Within 20 years the baby boomer generation will need the immigrant youth, who are more successful than the public believes, reports USC planning professor Dowell Myers, in his new book, Immigrants and Boomers.
TA new book by USC planning professor Dowell Myers, Immigrants and Boomers, looks to California as a bellwether state -- where whites are no longer a majority of the population and represent just a third of residents under age twenty -- to afford us a glimpse into the future impact of immigration on the rest of the nation. Myers opens with an examination of the roots of voter resistance to providing social services for immigrants.
Drawing on detailed census data, Myers demonstrates that long-established immigrants have been far more successful than the public believes. Among the Latinos who make up the bulk of California's immigrant population, those who have lived in California for over a decade show high levels of social mobility and use of English, and 50 percent of Latino immigrants become homeowners after 20 years.

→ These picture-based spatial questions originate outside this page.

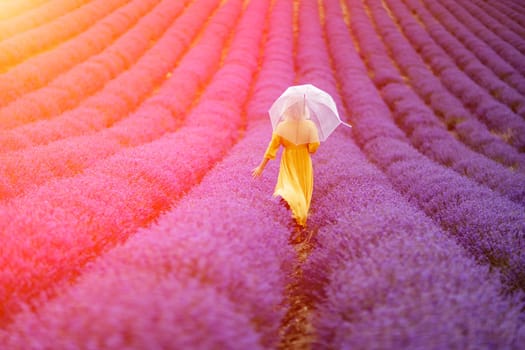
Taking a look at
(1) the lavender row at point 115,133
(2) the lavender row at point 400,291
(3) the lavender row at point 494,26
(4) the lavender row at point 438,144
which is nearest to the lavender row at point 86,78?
(1) the lavender row at point 115,133

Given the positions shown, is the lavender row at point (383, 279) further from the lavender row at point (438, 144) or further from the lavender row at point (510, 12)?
the lavender row at point (510, 12)

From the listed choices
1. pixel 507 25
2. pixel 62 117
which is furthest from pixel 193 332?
pixel 507 25

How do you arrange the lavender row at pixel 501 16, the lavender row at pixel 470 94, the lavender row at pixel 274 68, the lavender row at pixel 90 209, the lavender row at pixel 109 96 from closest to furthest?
the lavender row at pixel 90 209, the lavender row at pixel 109 96, the lavender row at pixel 470 94, the lavender row at pixel 274 68, the lavender row at pixel 501 16

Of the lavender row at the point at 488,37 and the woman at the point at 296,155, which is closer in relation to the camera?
the woman at the point at 296,155

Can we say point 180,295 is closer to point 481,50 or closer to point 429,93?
point 429,93

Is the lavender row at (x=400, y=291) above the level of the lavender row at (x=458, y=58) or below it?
above

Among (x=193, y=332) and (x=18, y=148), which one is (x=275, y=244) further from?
(x=18, y=148)

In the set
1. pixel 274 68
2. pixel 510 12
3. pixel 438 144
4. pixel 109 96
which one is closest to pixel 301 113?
pixel 438 144
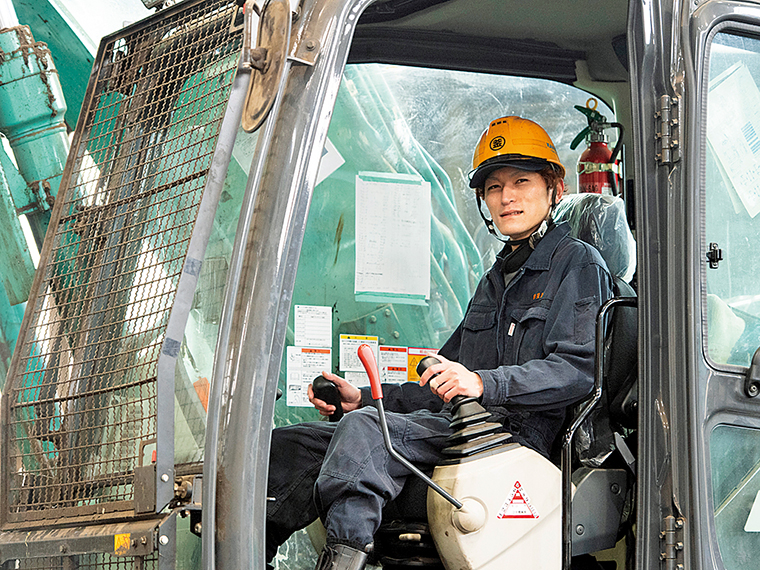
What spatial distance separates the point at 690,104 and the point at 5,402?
1.92 meters

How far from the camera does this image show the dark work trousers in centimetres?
217

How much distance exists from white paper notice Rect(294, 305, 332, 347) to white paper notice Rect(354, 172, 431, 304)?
0.18 metres

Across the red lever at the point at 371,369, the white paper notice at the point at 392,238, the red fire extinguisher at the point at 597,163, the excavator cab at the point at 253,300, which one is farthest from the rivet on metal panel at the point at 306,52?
the white paper notice at the point at 392,238

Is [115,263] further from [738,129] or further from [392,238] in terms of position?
[738,129]

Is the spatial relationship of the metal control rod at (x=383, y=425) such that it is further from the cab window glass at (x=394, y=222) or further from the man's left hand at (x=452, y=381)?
the cab window glass at (x=394, y=222)

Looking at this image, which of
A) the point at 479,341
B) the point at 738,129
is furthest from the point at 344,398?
the point at 738,129

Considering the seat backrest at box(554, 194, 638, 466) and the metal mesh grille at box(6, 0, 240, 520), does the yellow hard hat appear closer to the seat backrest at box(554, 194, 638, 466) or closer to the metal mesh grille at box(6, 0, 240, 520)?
the seat backrest at box(554, 194, 638, 466)

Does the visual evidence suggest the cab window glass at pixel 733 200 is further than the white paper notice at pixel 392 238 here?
No

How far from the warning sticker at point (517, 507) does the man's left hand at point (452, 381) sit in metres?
0.26

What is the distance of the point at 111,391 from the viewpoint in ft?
6.79

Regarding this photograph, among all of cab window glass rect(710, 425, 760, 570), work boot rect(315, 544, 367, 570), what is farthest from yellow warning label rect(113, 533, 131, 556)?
cab window glass rect(710, 425, 760, 570)

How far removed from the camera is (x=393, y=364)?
366cm

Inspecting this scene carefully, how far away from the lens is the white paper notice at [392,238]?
3662 mm

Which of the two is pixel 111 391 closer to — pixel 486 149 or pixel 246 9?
pixel 246 9
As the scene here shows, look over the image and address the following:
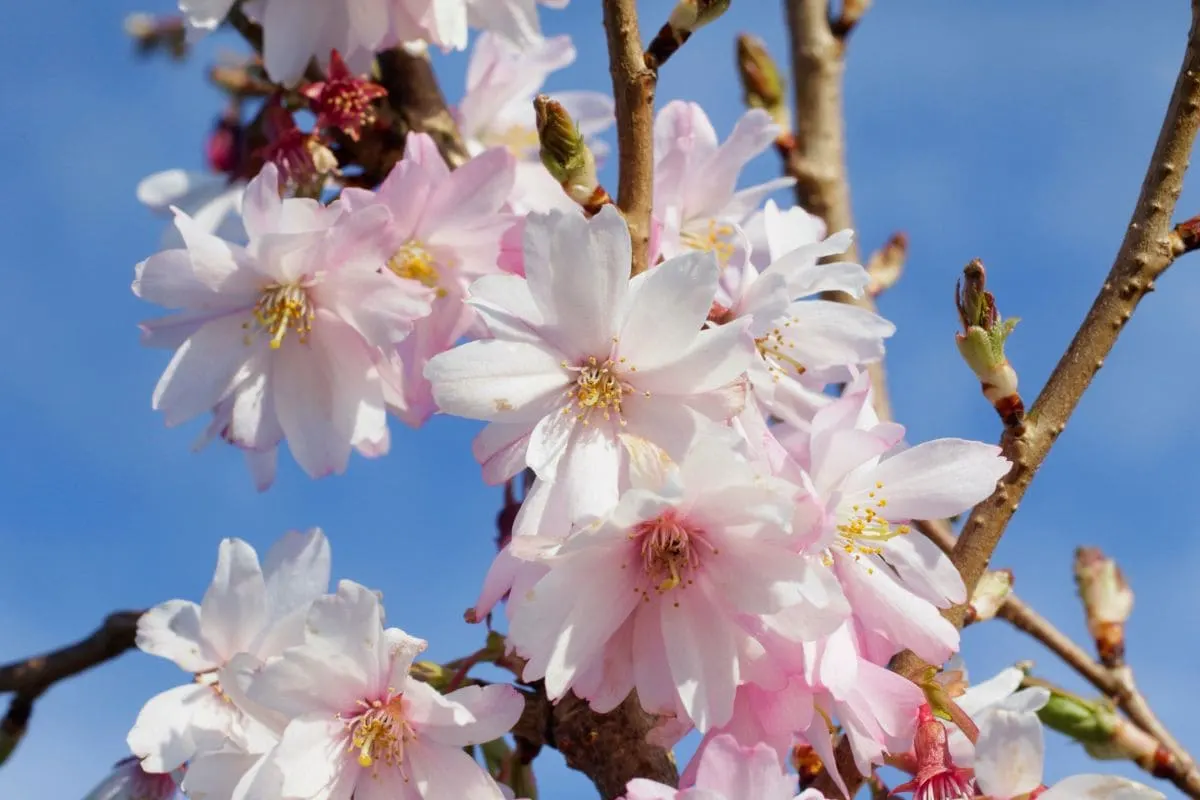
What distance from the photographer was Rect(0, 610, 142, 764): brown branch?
1989 millimetres

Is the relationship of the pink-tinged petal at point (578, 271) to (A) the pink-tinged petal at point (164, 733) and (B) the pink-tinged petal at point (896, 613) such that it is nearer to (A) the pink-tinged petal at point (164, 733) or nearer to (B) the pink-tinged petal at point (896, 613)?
(B) the pink-tinged petal at point (896, 613)

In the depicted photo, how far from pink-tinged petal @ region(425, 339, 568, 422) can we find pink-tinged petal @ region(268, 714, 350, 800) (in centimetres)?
37

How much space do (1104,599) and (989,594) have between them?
898mm

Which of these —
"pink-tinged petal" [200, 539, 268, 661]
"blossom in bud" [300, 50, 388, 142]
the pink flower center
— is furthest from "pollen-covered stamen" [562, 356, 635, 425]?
"blossom in bud" [300, 50, 388, 142]

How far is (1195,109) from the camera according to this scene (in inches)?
53.7

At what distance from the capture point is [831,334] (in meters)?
1.51

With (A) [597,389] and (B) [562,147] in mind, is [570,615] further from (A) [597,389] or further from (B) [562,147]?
(B) [562,147]

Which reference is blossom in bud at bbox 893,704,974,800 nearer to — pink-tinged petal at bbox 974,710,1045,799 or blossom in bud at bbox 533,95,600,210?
pink-tinged petal at bbox 974,710,1045,799

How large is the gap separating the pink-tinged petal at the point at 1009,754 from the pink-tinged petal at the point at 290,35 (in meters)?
1.44

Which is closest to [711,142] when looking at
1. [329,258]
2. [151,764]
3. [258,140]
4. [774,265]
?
[774,265]

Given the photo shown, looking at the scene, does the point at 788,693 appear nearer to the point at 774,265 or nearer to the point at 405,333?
the point at 774,265

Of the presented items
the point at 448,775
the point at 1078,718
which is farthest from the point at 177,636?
the point at 1078,718

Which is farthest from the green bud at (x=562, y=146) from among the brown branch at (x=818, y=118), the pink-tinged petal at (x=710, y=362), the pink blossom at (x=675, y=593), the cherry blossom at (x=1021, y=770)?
the brown branch at (x=818, y=118)

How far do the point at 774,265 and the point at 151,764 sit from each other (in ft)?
3.07
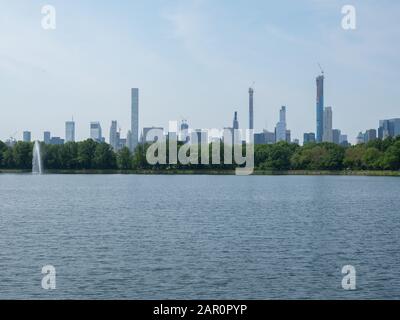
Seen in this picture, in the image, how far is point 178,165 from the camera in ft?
538

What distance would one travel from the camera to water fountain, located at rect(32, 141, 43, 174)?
165250mm

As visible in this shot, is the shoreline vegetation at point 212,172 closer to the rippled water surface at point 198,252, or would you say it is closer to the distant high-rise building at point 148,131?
the distant high-rise building at point 148,131

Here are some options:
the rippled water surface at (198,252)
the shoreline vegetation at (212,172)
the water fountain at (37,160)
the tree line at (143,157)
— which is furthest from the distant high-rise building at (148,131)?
the rippled water surface at (198,252)

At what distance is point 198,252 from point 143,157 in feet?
446

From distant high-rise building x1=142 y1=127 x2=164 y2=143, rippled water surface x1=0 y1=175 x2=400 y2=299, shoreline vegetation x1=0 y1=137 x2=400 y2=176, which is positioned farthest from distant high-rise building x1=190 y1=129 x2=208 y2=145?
rippled water surface x1=0 y1=175 x2=400 y2=299

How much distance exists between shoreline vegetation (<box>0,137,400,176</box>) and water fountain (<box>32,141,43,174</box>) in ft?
4.34

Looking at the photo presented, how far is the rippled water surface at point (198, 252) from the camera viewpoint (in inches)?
900

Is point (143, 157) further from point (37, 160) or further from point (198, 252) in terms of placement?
point (198, 252)

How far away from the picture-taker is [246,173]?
172 m

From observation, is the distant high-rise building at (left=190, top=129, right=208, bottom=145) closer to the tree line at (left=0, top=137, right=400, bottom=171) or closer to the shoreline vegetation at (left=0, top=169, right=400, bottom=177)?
the tree line at (left=0, top=137, right=400, bottom=171)

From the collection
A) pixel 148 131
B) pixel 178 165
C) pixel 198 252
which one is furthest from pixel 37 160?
pixel 198 252
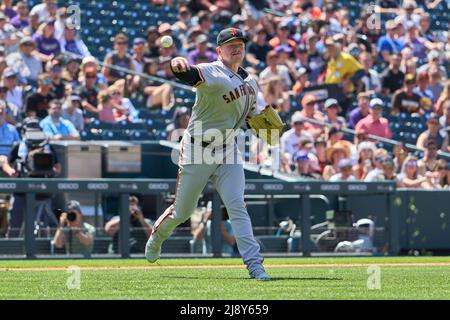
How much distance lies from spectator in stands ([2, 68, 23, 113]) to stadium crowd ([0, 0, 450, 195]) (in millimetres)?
21

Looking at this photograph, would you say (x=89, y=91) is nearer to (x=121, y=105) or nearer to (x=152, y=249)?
(x=121, y=105)

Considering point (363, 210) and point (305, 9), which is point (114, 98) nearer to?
point (363, 210)

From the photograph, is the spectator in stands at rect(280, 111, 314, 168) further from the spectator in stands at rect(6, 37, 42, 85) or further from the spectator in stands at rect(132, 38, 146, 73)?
the spectator in stands at rect(6, 37, 42, 85)

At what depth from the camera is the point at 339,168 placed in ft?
56.1

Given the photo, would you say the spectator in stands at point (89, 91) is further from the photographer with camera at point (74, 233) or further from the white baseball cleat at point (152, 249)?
the white baseball cleat at point (152, 249)

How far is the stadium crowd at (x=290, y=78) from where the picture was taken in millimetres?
17141

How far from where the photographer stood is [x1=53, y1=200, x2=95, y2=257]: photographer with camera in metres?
14.6

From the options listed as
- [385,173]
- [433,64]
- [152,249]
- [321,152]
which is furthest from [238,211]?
[433,64]

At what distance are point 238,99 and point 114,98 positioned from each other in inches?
351

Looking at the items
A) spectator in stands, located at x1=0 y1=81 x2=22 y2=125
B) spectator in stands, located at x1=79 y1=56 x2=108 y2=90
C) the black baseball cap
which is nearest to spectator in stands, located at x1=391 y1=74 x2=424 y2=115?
spectator in stands, located at x1=79 y1=56 x2=108 y2=90

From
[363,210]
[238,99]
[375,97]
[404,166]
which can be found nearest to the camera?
[238,99]

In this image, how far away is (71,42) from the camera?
63.1 ft

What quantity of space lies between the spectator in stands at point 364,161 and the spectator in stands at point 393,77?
3869mm
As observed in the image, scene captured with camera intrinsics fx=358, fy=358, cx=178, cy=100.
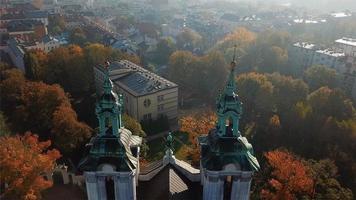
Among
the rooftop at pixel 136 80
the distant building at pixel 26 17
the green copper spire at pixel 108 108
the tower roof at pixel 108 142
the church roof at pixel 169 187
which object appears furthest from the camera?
the distant building at pixel 26 17

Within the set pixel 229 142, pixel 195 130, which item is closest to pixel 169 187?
pixel 229 142

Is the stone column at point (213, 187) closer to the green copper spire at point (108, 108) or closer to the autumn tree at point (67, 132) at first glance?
the green copper spire at point (108, 108)

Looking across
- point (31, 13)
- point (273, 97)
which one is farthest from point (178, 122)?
point (31, 13)

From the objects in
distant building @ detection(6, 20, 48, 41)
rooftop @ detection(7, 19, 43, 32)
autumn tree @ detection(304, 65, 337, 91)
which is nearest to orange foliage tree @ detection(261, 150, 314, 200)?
autumn tree @ detection(304, 65, 337, 91)

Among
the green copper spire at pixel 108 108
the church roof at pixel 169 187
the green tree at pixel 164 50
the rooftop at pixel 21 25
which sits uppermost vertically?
the green copper spire at pixel 108 108

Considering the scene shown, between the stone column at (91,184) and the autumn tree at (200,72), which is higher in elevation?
the stone column at (91,184)

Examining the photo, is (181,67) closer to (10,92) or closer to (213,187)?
(10,92)

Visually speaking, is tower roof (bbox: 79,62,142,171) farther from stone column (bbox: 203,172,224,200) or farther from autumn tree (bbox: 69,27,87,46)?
autumn tree (bbox: 69,27,87,46)

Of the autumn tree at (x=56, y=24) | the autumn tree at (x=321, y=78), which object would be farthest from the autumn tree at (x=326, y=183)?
the autumn tree at (x=56, y=24)
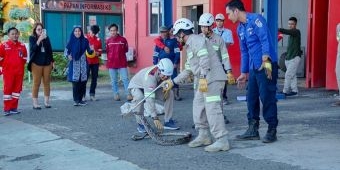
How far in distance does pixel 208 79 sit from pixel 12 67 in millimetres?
5579

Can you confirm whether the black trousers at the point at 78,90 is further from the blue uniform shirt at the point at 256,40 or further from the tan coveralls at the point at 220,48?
the blue uniform shirt at the point at 256,40

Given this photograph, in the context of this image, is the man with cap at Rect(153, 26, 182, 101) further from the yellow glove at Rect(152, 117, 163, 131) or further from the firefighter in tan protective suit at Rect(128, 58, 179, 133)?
the yellow glove at Rect(152, 117, 163, 131)

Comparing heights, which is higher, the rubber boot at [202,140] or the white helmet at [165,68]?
the white helmet at [165,68]

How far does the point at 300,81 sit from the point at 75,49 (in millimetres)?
7381

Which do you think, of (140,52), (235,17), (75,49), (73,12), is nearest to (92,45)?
(75,49)

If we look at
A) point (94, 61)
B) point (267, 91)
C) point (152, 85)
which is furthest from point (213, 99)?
point (94, 61)

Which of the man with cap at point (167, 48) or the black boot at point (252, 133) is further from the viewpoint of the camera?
the man with cap at point (167, 48)

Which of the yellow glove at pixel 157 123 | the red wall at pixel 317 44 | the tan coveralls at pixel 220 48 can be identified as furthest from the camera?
the red wall at pixel 317 44

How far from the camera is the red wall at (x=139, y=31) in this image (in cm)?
2156

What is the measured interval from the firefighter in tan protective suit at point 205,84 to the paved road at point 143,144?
25 cm

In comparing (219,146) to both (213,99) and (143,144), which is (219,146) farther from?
(143,144)

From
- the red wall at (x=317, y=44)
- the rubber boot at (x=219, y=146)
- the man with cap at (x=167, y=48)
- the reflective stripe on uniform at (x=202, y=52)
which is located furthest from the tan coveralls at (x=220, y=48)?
the red wall at (x=317, y=44)

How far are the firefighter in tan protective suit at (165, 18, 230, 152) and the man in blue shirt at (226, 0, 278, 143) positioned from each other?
59cm

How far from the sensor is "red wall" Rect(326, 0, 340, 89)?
13.7 metres
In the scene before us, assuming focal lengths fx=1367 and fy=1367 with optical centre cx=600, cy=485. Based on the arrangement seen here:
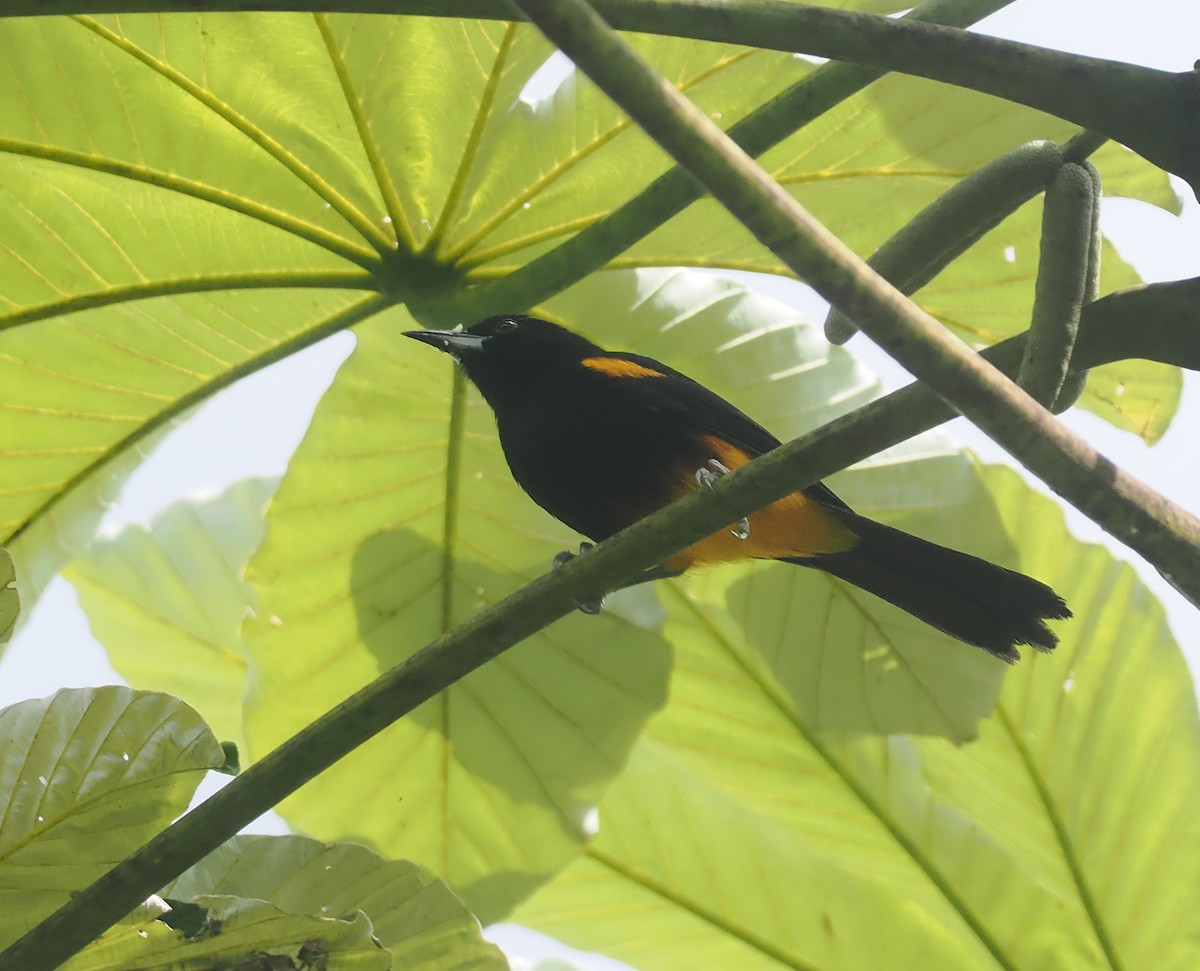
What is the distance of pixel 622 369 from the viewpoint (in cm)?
274

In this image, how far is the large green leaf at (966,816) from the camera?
248cm

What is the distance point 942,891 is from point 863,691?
0.42 meters

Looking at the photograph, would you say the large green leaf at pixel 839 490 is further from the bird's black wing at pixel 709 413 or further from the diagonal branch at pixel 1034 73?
the diagonal branch at pixel 1034 73

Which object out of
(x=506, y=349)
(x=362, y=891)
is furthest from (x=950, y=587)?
(x=362, y=891)

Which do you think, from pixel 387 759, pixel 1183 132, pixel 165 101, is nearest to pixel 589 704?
pixel 387 759

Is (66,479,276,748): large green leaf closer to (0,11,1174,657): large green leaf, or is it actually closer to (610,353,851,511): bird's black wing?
(0,11,1174,657): large green leaf

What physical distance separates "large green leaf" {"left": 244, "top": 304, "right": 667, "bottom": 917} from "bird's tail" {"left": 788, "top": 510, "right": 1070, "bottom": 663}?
41 cm

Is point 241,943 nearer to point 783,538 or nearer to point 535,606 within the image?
point 535,606

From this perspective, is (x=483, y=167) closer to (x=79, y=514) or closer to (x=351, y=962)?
(x=79, y=514)

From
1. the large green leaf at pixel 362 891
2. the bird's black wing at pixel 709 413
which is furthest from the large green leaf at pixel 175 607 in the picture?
the large green leaf at pixel 362 891

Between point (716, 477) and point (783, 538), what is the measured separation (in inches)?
7.5

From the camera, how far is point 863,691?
2.56 m

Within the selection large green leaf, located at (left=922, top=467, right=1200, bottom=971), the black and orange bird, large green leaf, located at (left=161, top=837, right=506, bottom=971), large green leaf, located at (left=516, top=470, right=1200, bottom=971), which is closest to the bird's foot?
the black and orange bird

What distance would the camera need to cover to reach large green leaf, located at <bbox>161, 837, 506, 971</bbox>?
1.80 metres
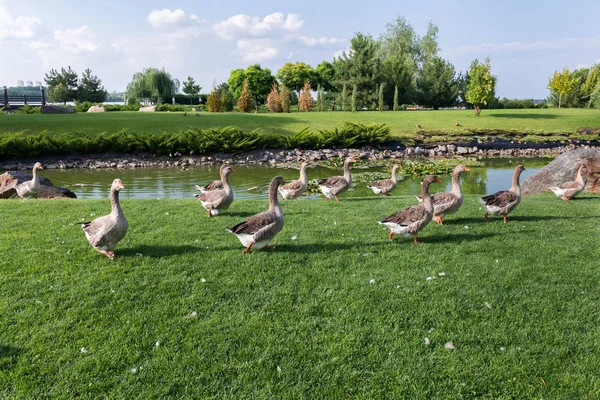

The impressive progress made by immigrant families suggests they have the potential to pick up the slack from aging boomers over the next two decades.
The mass retirement of the boomers will leave critical shortages in the educated workforce, while shrinking ranks of middle-class tax payers and driving up entitlement expenditures. In addition, as retirees sell off their housing assets, the prospect of a generational collapse in housing prices looms. Myers suggests that it is in the boomers' best interest to invest in the education and integration of immigrants and their children today in order to bolster the ranks of workers, taxpayers, and homeowners America they will depend on 10 and 20 years from now.